Exercise description »
Please return all lines of the data below containing the string "section".

[Saved data entries]
◇ ◇ ◇
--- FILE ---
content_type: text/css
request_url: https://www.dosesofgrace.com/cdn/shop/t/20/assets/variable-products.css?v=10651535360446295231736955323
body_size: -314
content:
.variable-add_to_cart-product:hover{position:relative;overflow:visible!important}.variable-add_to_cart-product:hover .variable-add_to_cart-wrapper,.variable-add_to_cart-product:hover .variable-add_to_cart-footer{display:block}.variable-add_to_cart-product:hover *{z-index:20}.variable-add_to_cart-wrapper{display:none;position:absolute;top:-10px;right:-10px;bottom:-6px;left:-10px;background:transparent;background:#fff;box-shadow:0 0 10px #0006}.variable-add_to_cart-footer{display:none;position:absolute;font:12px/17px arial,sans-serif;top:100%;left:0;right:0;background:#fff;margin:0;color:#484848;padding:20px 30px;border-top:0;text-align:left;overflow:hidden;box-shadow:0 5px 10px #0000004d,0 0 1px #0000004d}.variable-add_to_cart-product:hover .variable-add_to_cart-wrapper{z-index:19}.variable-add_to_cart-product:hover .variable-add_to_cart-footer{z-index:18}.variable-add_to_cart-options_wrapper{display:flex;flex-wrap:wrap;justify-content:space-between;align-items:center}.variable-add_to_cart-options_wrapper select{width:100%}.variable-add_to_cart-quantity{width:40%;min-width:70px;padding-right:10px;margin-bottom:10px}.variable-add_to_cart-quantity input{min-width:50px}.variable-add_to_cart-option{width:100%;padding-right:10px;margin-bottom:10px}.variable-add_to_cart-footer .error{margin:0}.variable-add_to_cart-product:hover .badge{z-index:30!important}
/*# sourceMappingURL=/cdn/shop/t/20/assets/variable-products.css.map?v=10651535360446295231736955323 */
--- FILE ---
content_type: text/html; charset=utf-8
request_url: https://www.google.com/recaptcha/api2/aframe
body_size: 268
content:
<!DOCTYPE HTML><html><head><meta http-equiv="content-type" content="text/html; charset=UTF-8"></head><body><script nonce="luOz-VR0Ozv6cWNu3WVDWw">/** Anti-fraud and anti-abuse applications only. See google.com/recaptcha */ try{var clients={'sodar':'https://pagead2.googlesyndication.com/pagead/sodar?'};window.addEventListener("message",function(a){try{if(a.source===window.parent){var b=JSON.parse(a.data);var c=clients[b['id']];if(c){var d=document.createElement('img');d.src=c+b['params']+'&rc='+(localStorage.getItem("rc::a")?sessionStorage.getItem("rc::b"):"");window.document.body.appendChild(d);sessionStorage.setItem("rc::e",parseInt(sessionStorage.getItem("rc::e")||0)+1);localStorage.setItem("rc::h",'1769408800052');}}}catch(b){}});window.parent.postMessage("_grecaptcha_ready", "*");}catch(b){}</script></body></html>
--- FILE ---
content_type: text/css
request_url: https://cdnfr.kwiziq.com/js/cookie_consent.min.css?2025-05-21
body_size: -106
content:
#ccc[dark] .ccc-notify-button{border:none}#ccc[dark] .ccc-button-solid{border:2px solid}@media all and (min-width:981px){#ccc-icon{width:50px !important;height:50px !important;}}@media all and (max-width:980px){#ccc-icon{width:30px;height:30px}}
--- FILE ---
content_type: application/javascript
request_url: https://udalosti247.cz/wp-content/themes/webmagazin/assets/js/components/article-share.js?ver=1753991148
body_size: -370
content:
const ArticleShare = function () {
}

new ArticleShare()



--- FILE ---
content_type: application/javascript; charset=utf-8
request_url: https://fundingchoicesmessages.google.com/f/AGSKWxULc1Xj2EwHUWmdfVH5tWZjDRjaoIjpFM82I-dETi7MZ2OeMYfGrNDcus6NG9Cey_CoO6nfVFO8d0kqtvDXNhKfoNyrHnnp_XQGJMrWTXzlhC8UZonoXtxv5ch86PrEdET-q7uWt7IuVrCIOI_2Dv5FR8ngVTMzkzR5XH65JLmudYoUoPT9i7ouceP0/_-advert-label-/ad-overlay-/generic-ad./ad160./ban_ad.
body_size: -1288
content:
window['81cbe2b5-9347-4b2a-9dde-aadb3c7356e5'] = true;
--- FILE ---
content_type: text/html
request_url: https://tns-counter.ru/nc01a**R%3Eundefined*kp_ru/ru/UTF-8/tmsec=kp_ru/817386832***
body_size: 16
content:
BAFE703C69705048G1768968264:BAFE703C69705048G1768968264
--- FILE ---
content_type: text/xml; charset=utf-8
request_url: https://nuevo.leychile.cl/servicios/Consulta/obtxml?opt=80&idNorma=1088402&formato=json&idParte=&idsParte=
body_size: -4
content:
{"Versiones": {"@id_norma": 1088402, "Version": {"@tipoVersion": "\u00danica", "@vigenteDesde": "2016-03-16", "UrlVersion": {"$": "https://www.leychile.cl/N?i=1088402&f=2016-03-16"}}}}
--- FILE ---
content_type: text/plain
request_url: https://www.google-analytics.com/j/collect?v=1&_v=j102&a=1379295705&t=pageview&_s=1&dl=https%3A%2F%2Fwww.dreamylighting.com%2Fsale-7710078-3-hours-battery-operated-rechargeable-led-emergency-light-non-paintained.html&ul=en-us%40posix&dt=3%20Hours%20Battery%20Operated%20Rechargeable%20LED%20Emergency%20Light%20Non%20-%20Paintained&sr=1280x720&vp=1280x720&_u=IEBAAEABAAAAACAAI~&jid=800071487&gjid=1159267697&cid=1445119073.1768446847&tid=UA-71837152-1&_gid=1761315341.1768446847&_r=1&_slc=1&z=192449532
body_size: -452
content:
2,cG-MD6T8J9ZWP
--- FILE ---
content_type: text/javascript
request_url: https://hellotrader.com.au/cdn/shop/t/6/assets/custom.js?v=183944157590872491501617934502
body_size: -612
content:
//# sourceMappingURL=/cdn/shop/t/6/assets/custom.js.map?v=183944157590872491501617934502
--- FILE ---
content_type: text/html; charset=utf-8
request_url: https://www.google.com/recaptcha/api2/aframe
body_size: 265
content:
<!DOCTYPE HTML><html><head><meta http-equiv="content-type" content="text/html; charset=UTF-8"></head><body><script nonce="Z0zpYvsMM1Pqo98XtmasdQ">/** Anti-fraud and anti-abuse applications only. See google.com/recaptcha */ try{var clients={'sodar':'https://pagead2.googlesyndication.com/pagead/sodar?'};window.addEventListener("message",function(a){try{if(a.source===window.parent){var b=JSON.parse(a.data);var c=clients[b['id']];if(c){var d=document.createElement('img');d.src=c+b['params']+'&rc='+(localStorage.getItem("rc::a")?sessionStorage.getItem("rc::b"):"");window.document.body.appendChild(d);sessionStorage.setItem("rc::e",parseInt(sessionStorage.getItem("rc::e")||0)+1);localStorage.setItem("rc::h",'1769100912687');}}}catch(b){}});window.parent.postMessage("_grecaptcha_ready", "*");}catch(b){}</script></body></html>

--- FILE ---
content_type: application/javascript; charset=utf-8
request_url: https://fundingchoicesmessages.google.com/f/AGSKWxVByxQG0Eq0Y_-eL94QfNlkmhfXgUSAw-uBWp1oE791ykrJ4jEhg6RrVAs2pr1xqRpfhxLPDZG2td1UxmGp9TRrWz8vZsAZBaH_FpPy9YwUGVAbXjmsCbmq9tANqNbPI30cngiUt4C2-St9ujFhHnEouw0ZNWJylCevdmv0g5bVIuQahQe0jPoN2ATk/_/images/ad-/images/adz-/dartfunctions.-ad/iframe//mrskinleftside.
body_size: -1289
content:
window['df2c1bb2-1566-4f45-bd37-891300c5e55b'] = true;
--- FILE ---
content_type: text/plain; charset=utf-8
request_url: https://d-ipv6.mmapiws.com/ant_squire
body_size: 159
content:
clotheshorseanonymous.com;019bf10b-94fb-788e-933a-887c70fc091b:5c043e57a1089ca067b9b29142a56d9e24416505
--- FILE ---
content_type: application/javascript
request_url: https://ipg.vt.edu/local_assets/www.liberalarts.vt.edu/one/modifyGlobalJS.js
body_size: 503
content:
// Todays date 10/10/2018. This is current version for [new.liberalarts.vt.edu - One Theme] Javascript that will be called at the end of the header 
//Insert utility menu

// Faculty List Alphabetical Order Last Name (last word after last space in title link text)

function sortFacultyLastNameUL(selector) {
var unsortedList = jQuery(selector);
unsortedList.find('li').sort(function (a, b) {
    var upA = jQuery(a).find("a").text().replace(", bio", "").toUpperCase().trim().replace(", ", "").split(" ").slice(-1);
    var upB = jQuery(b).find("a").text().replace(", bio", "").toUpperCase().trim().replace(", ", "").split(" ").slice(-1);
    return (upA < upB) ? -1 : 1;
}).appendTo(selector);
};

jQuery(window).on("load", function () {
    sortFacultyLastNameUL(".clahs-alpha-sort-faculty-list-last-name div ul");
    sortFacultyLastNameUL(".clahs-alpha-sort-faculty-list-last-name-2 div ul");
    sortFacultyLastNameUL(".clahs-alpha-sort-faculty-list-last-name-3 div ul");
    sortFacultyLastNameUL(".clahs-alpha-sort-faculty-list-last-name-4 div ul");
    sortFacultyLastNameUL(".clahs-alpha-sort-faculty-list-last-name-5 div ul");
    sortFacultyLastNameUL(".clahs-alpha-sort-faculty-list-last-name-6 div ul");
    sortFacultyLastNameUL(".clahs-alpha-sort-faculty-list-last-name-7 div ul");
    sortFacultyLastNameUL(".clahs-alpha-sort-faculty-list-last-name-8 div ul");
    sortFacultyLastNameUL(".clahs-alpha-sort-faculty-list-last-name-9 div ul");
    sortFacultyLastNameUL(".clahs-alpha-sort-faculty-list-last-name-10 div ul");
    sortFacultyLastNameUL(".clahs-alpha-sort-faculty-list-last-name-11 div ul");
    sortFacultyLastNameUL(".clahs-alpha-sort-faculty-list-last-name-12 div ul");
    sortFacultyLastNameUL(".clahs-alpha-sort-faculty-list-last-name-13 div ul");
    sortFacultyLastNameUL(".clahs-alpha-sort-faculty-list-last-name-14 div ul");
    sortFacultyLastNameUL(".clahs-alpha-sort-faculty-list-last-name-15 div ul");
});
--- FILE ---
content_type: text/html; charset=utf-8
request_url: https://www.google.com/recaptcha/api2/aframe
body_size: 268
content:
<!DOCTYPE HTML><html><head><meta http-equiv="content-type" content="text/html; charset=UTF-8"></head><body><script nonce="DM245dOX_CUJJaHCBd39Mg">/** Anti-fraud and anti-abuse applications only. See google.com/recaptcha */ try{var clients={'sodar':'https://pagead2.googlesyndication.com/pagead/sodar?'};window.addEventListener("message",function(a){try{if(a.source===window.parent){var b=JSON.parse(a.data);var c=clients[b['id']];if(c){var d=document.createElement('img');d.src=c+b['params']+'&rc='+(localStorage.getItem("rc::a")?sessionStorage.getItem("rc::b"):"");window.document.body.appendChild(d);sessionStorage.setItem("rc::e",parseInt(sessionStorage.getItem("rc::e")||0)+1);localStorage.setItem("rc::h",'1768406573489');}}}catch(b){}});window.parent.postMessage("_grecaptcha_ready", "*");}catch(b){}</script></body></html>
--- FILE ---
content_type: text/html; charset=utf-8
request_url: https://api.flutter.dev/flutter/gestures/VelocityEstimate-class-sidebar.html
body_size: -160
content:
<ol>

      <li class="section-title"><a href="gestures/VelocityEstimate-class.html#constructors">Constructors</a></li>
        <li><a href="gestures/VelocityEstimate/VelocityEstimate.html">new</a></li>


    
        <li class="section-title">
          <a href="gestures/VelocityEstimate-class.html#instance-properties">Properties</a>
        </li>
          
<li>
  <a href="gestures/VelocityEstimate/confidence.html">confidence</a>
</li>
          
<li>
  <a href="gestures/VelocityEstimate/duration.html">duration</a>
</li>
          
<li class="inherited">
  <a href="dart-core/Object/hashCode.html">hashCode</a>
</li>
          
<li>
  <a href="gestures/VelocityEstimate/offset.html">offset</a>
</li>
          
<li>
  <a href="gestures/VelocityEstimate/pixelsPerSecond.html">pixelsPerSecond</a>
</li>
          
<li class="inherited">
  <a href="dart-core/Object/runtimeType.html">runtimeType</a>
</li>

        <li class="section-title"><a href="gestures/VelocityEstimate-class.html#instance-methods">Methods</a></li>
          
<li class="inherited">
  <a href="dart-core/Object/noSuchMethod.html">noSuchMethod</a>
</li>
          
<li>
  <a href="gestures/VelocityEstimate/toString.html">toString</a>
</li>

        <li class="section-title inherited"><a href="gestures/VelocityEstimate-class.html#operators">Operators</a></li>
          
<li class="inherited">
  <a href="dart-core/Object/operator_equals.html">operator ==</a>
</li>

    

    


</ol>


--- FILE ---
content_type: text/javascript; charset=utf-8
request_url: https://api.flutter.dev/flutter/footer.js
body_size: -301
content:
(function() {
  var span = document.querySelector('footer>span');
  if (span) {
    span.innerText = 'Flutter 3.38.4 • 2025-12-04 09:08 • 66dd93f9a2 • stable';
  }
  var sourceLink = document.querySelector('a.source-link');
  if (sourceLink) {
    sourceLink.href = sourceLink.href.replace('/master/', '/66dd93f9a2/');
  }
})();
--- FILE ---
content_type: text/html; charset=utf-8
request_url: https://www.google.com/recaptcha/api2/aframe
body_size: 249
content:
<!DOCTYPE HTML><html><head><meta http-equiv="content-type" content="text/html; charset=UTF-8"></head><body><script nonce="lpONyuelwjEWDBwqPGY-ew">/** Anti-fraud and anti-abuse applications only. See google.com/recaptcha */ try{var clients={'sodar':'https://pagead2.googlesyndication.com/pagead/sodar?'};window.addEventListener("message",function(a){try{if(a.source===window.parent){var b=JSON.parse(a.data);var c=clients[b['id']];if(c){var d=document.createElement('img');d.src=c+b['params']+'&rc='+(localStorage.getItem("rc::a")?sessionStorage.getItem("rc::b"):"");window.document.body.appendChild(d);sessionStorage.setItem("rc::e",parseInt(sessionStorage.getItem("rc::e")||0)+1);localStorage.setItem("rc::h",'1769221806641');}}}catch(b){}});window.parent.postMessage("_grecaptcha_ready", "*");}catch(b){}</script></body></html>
◇ ◇ ◇
Written reply »
      <li class="section-title"><a href="gestures/VelocityEstimate-class.html#constructors">Constructors</a></li>
        <li class="section-title">
        <li class="section-title"><a href="gestures/VelocityEstimate-class.html#instance-methods">Methods</a></li>
        <li class="section-title inherited"><a href="gestures/VelocityEstimate-class.html#operators">Operators</a></li>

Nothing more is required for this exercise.